Introduction: The High Acuity Response Team (HART) was introduced in British Columbia (BC) to fill a gap in transport for rural patients that was previously being met by nurses and physicians leaving their communities to escort patients in need of critical care. The HART team consists of a Critical Care Registered Nurse (CCRN) and Registered Respiratory Therapist (RRT) and attends acute care patients in rural sites by either stabilizing them in their community or transporting them. HART services are deployed in partnership with provincial ambulance services, which provide vehicles and coordination of all requests in the province for patient transport. This paper presents the qualitative findings from a research evaluation of the efficacy of the HART model, including staffing and inter-organizational functioning.  

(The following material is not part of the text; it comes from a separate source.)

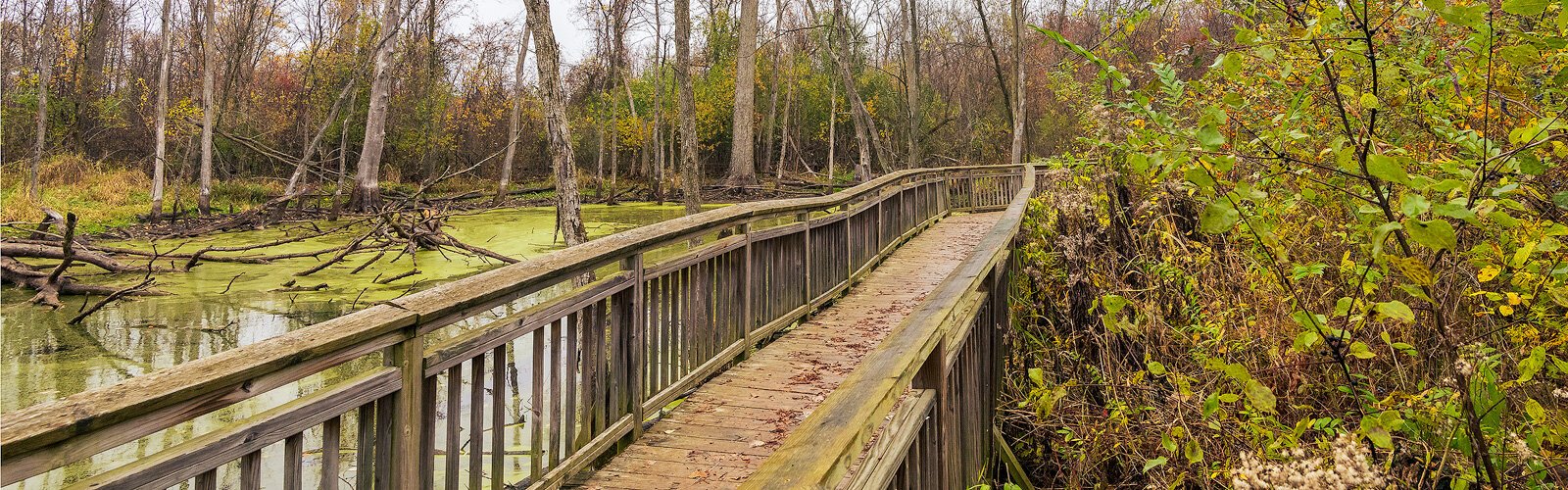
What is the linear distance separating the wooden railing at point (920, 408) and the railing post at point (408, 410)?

Methods: Open-ended qualitative research interviewing was done with key stakeholders from 21 sites. Research participants included HART CCRNs, RRTs, administrative leads, as well as local Emergency Department (ED) physicians and nurses. Thematic analysis was done of the transcripts.

Results: A total of 107 interviews in 21 study sites were completed. Participants described characteristics of the model, perceptions of efficacy and areas for improvement. Rural sites reported a decrease in physician and nurse-accompanied transports for high acuity patients due to the HART team, but also noted challenges in delayed deployment, sometimes leading at adverse patient outcomes.  

Conclusions: The salient issues for the HART model were grounded in asomewhat artificial distinction between pre-hospital and inter-facility transport for rural patients, which leads to a lack of service coordination and potentially avoidable delays. A beneficial systems-change would be to move towards dedicated integration of high acuity transport services into hospital organizational structures and community health services in rural areas.